READING TEXT START

Thursday, 17 October 2019

Protesters on a suicide mission



This is pretty much my take on the situation. Pretty much our take, as Jing would agree. The simple take is: no matter how well-intentioned, the protests, the violence, can only lead to a worse Hong Kong. A Hong Kong with less Freedom and Democracy, not more. That’s a reality, sad and inconvenient. 
Forgive me if I don’t want to see the destruction of our city by a bunch of deluded millenarians....
Snip/
It has been more than four months since Hong Kong plunged into its current wave of violent protests against Chinese rule. It started with large-scale demonstrations against proposed amendments to an extradition bill sought by the government, which then snowballed into an all-encompassing struggle for the protection of human rights and democracy in Hong Kong, as embodied by the Basic Law in the eyes of most Hong Kong citizens.
Meanwhile, the hard core of the protest movement pursues a strategy of urban guerilla warfare to engage Hong Kong’s security forces in almost ritualised – and increasingly violent – showdowns, mostly at weekends. These are the actions of several thousand protesters.
Gone are the days, it seems, of millions of people peacefully taking to the streets to speak out against the bill and Chinese infringement of Hong Kong’s guaranteed autonomy. Many are wary of the clashes between protesters and police, which are following a predictable logic of escalation on both sides.

READING TEXT END

● TASK LIST:
(1) Output the Hong Kong protest post from "Protesters on a" up to and including "of deluded millenarians....", word for word.
(2) Pick up the Hong Kong protest post after its last sentence and keep writing it.
The lines after this have no part in this.

DATA EXTRACT START

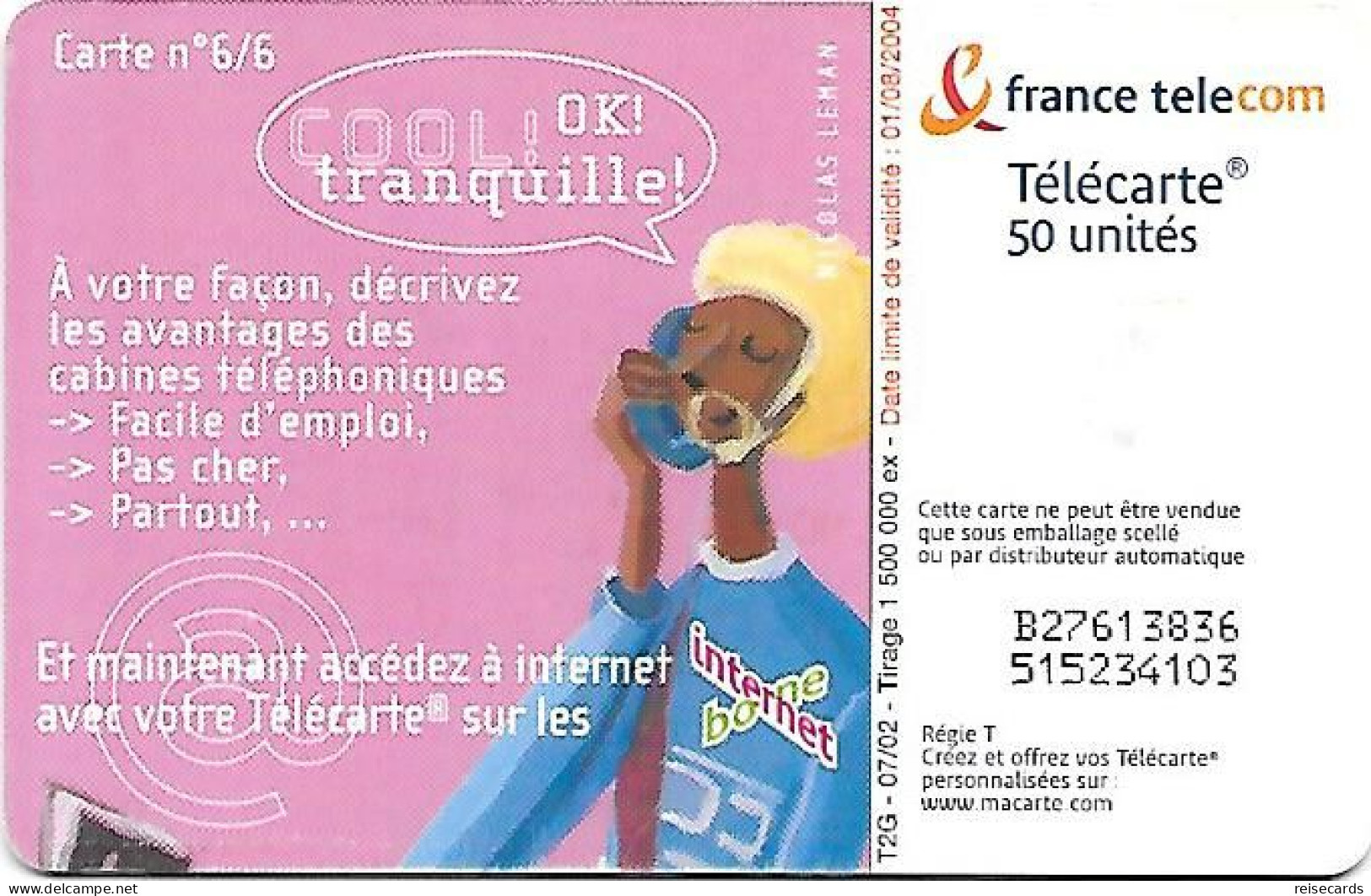 France: France Telecom 07/02 F1232 Cool Tranquille - 2002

DATA EXTRACT END

● TASK ANSWERS:
(1)
Protesters on a suicide mission



This is pretty much my take on the situation. Pretty much our take, as Jing would agree. The simple take is: no matter how well-intentioned, the protests, the violence, can only lead to a worse Hong Kong. A Hong Kong with less Freedom and Democracy, not more. That’s a reality, sad and inconvenient. 
Forgive me if I don’t want to see the destruction of our city by a bunch of deluded millenarians....

(2)
People have been wounded by gunfire and fatalities are likely to follow soon if the stand-off continues. Where is Hong Kong’s protest movement heading? What is at stake for the city’s future?
When Joshua Wong Chi-fung came to Germany in September, he called Hong Kong the “new Berlin”, drawing a comparison with the West German enclave within the socialist (and authoritarian) German Democratic Republic during the cold war. He demanded that the German government, as well as the entire European Union, stand firmly behind the people of Hong Kong in their struggle against Chinese oppression.
In the end, no European government stood up and took a firm stance against Beijing. Wong’s attempt to internationalise the “Hong Kong problem” by taking it to the level of a fight between democracy and authoritarianism, between good and bad, has failed. It was predictable.
Although Western governments are sympathetic towards the protest movement, they do not question that Hong Kong is an integral part of China. Nor do they publicly reject the Chinese understanding that the Basic Law is a gift Beijing bestowed on the Hong Kong people in 1997, rather than a source of legal authority that now stands above the Chinese party-state.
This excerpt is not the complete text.